◆ **Your goal**: Display every line in the records below that contains the string "calm".
########################################
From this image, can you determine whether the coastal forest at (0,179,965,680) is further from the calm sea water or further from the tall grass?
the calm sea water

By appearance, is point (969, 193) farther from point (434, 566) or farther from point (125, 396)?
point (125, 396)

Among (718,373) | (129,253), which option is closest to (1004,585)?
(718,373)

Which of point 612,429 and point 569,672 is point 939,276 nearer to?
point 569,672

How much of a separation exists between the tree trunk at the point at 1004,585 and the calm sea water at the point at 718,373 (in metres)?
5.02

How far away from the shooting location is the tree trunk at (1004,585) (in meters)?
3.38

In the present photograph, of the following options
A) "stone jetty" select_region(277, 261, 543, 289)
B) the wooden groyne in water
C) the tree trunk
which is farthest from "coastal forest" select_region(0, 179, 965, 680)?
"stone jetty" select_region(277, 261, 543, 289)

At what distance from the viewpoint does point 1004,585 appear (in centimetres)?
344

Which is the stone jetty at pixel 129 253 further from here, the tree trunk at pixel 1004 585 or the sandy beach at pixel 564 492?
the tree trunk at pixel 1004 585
########################################
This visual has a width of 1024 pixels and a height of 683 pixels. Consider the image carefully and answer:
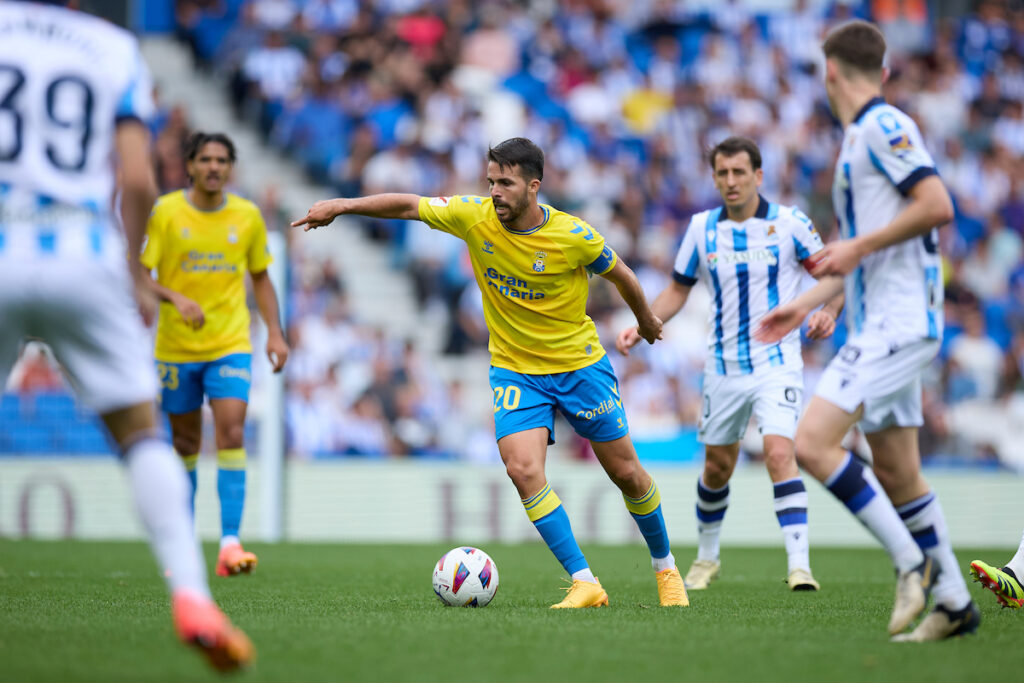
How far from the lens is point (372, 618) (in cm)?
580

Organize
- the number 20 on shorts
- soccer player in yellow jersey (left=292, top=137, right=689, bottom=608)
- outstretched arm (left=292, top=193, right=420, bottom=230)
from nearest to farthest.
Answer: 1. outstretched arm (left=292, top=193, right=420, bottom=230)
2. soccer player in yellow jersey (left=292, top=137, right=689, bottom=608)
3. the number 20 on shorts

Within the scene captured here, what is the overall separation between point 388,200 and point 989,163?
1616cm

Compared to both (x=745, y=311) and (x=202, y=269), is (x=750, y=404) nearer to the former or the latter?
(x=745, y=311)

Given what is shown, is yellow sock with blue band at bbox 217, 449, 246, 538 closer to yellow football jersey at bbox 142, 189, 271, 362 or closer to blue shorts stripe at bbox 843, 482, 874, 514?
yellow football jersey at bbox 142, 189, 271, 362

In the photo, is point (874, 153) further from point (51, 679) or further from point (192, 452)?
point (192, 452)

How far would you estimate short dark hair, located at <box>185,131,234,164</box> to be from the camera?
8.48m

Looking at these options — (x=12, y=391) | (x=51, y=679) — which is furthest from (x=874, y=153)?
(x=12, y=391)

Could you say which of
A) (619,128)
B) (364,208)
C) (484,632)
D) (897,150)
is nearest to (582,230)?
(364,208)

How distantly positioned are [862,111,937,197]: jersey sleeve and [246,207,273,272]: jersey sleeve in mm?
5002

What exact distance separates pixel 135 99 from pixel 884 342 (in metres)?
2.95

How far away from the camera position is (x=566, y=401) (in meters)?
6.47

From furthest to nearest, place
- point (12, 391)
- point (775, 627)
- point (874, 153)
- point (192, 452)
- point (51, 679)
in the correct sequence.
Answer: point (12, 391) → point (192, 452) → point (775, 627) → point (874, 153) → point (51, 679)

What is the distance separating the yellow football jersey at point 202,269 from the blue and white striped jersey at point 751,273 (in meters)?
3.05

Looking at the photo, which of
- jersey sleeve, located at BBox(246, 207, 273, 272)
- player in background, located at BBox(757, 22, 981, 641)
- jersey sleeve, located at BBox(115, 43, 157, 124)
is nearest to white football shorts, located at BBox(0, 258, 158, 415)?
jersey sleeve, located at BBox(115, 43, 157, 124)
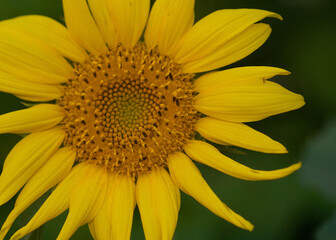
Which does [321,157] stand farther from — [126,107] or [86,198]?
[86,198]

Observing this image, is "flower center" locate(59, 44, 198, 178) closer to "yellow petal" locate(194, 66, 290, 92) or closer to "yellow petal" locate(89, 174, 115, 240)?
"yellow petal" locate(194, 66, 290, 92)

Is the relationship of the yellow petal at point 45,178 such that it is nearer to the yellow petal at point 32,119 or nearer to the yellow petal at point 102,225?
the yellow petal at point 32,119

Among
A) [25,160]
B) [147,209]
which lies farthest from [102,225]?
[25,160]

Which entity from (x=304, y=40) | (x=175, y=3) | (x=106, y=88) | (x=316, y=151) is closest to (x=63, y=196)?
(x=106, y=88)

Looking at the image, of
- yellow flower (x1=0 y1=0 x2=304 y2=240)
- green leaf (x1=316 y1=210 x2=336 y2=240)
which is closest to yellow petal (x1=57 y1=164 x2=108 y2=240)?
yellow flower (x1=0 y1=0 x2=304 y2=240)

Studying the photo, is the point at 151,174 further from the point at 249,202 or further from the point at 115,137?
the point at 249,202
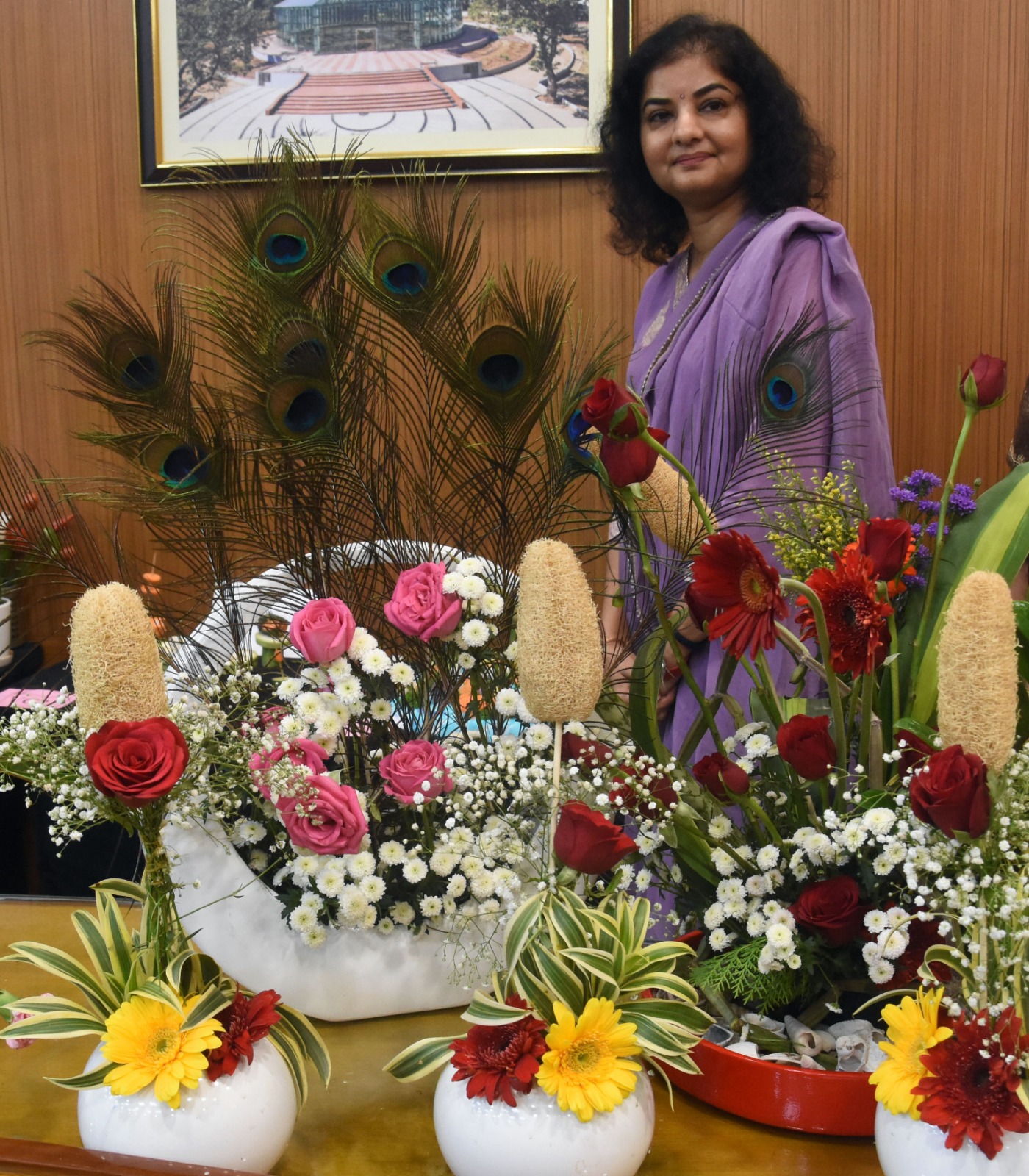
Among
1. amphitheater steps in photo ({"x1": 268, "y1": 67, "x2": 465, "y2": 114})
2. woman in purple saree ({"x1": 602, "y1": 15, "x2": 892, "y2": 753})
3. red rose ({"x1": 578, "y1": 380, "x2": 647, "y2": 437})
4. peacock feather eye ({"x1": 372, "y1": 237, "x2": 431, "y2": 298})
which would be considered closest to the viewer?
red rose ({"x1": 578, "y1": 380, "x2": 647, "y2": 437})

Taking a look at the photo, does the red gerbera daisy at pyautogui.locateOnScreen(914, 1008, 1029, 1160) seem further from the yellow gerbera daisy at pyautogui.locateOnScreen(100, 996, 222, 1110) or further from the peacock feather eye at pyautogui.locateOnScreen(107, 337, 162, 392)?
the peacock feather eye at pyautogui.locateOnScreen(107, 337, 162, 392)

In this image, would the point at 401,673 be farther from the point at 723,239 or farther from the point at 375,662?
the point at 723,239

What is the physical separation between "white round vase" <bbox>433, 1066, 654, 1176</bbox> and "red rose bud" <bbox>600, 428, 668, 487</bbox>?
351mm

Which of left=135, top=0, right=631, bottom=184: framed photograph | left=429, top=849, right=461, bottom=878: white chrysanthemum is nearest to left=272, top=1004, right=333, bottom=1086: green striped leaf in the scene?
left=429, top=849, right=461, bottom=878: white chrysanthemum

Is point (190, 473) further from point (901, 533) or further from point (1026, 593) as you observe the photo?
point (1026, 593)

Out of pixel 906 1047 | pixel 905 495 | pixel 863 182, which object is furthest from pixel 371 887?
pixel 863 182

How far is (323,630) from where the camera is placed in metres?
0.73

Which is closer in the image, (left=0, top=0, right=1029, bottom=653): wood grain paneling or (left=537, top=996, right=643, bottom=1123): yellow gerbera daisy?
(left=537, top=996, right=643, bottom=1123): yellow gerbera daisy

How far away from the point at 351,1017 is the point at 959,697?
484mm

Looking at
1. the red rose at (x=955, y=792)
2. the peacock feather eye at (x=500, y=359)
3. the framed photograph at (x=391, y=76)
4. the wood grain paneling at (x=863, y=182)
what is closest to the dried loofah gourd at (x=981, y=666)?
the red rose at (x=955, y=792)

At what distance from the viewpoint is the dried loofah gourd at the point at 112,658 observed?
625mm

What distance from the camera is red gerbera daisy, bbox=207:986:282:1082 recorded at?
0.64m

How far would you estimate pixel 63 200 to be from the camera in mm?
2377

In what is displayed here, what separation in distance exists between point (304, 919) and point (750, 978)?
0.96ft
########################################
◆ **Answer to the task**:
From this image, can you determine whether the coastal forest at (0,179,965,680) is further from the calm sea water or further from the tall grass?
the calm sea water
How much of a separation exists between the tree trunk at the point at 1004,585 and the calm sea water at the point at 718,373 (in metres)?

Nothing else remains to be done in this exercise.